Document extract:
19 tips for great Poser art
Create character-based art and animations with these tips.
11. Consider body weight
Most off-the-shelf models come with morphs for shape and muscularity, but none have settings for interaction with other objects (the ground, couches and chairs, etc). Sinking a character’s feet slightly into the ground or their buttocks into a chair will avoid that floaty look caused by simply dropping to the ground or resting on a surface. Use the Morph tool or magnets to deform the skin or couch surface to give the illusion of weight.
12. Make use of area lights
When it comes to lighting, sometimes less is more. A single overhead or frontal area light will often provide sufficient soft lighting with no other lights needed. The more lights in a scene, the more the rendering engine has to calculate and the greater the likelihood of unwanted noise artefacts. The softness of an area light’s shadows are proportional to its scale.
In the past, you’d mess about with infinite lights, having to make building parts invisible to simulate internal overhead light arrays. Now you can simply insert a single area into the room at a scale of say 1,000%, and a brightness of 300% is a great size for lighting a large room or hall.
13. Check out EZDome
When it comes to lighting outdoor scenes, Snarly Gribbly’s free EZDome program is a versatile replacement for the old Firefly IBL system. It uses smart image-based lighting (sIBL) images which include the sun’s location. You can convert standard HDRI images to sIBL using sIBL Edit – which is also free.

Data supplied:
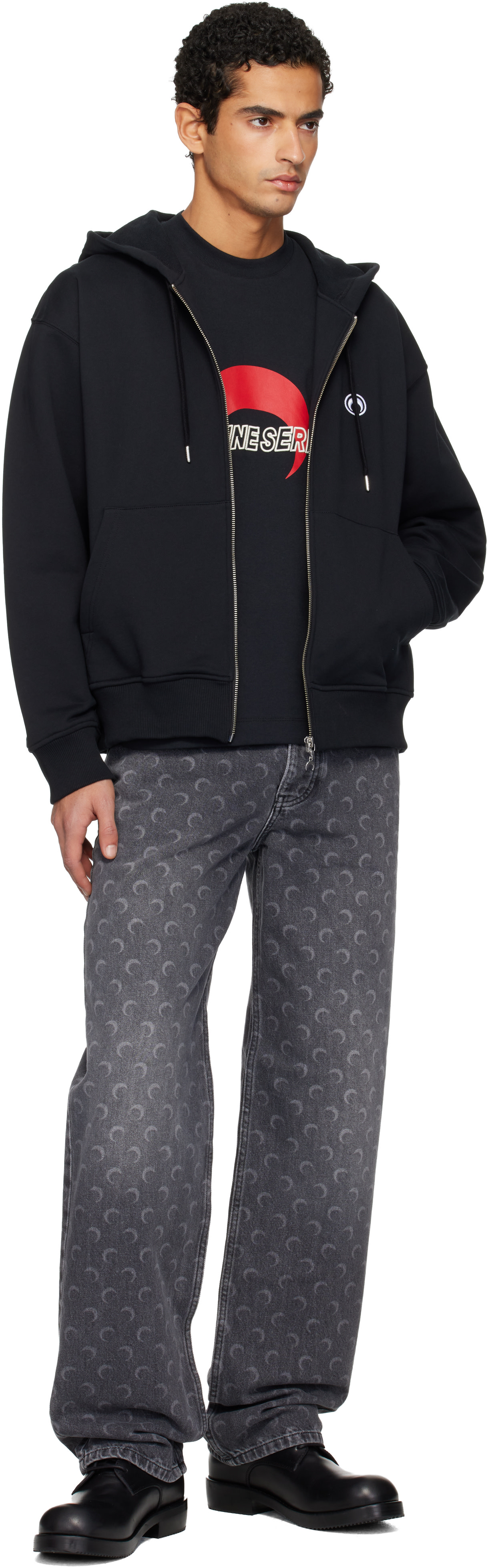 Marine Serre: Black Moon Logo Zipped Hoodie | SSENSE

* * *

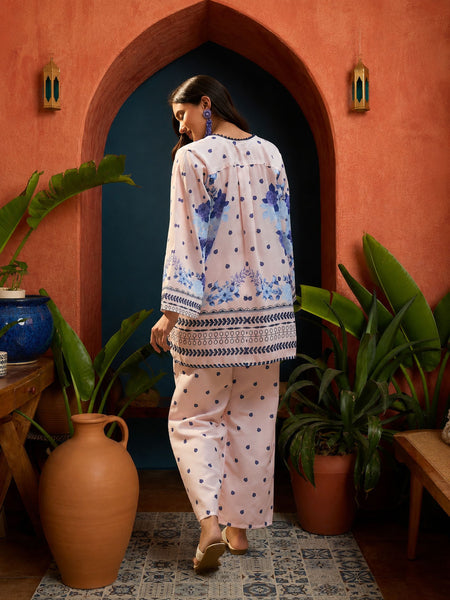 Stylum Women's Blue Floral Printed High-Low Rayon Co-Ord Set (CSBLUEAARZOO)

Task description:
Answer these questions about the Poser tips:
1. Which two tools does the text suggest for deforming skin or a couch surface to suggest weight?
2. What is the softness of an area light's shadows proportional to?
3. Which free program converts standard HDRI images to sIBL?

Output of the exercise:
1. The Morph tool or magnets.
2. The area light's scale.
3. sIBL Edit.